Le Canada gaspille l’avantage du premier arrivé avec le cannabis, le plus important lancement de produits de consommation de l’histoire, à un moment où notre économie est en quête de croissance.

Comment s’étouffer avec plus de 60 milliards de dollars de possibilités de croissance et des centaines de milliers d’emplois utiles ? Vous le remettez entre les mains du gouvernement fédéral, qui l’envoie ensuite dans dix provinces, dans trois territoires et dans tous les bureaucrates et les taureaux*** qui accompagnent ce plan. Il n’y a pas d’efficacité ni d’échelle.

Qu’est-ce que notre gouvernement fume ?

Mon approche serait plutôt une stratégie nationale pilotée par le secteur privé. Le Canada possède de l’eau douce, de l’air et des terres agricoles. Nous pourrions devenir un chef de file mondial en matière de culture et d’élevage de la plante de cannabis. Nous pourrions stimuler la science derrière le cannabis à des fins médicales et récréatives, développer des produits, des formats de vente au détail innovateurs et des cafés, et protéger toutes nos innovations grâce à de grandes marques et à des brevets.

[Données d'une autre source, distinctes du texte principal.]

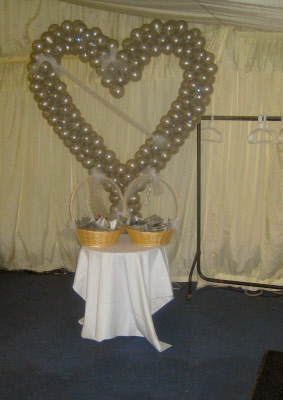 Cake Decor In Cumbernauld : Simply Silver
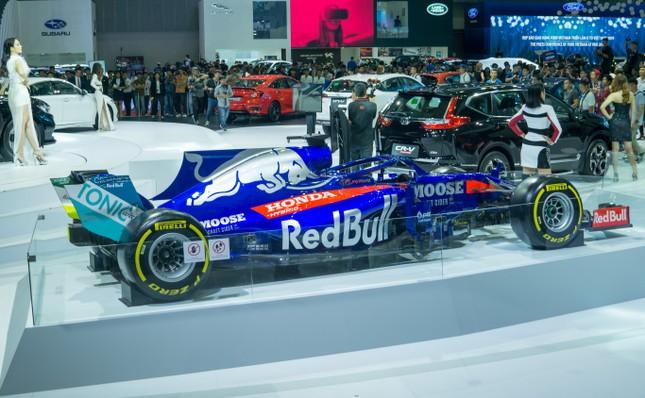 'Mục kích' hai chiếc xe đua F1 tại triển lãm VMS 2019 ảnh 8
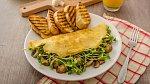 Vaječná omeleta plněná klíčky a hříbky s opečenou bruschettou.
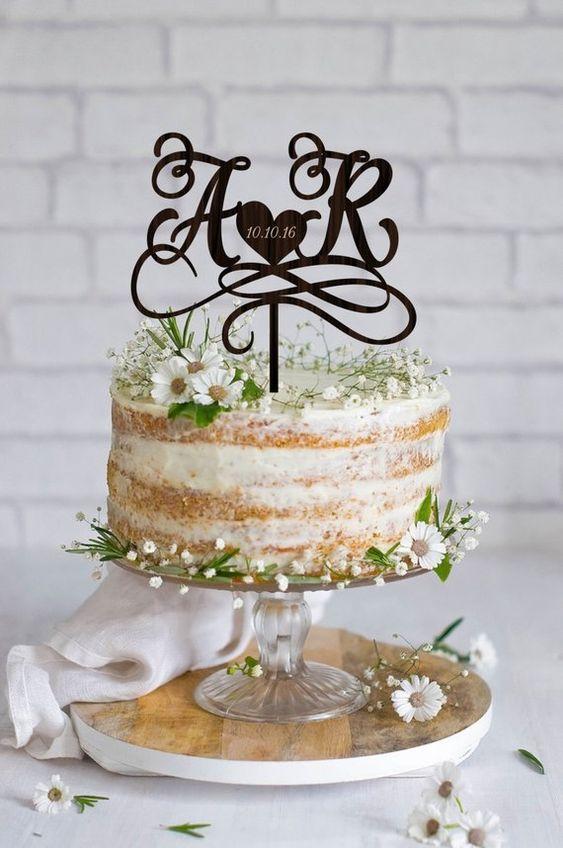 Cвадебный торт с инициалами
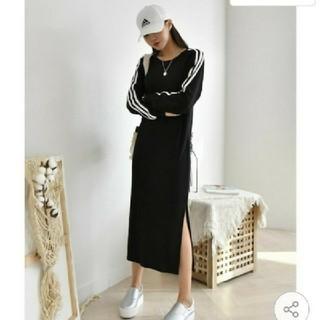 アディダス(adidas)の新作♥️アディダス風スエットワンピース 新品未使用(ロングワンピース/マキシワンピース)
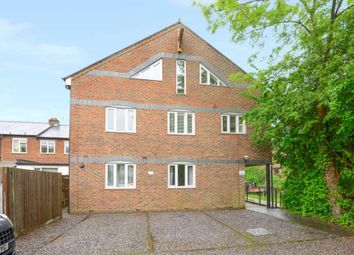 Thumbnail 2 bedroom flat to rent in Bedford Street, Berkhamsted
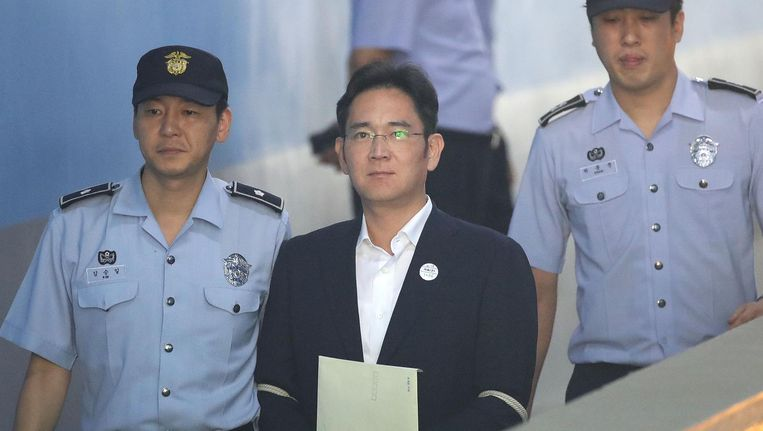 Lee Jae-yong wordt de rechtbank uitgeleid door agenten Beeld afp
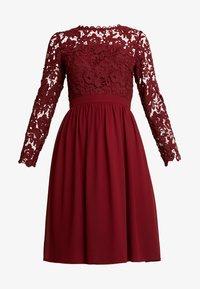 Chi Chi London - LYANA - Sukienka koktajlowa - burgundy - 5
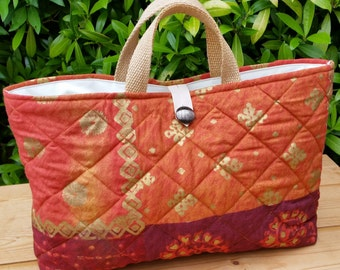 Quilted Knitting Bag with Cream Cotton Lining and 3 Inner Pockets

Nous pourrions créer des milliards de dollars en tourisme progressif en ayant un seul ensemble de règles auxquelles les gens pourraient participer.

Et le véritable avantage, c’est qu’avec l’ouverture de nouveaux marchés au sud de notre frontière, les entreprises canadiennes sont parfaitement positionnées pour exporter notre expertise et nos marques.

Tout ce spectacle de bang a été présenté comme un moyen de » protéger » nos enfants et de reprendre des parts du marché noir par rapport à ce qu’il est vraiment, une autre ponction fiscale.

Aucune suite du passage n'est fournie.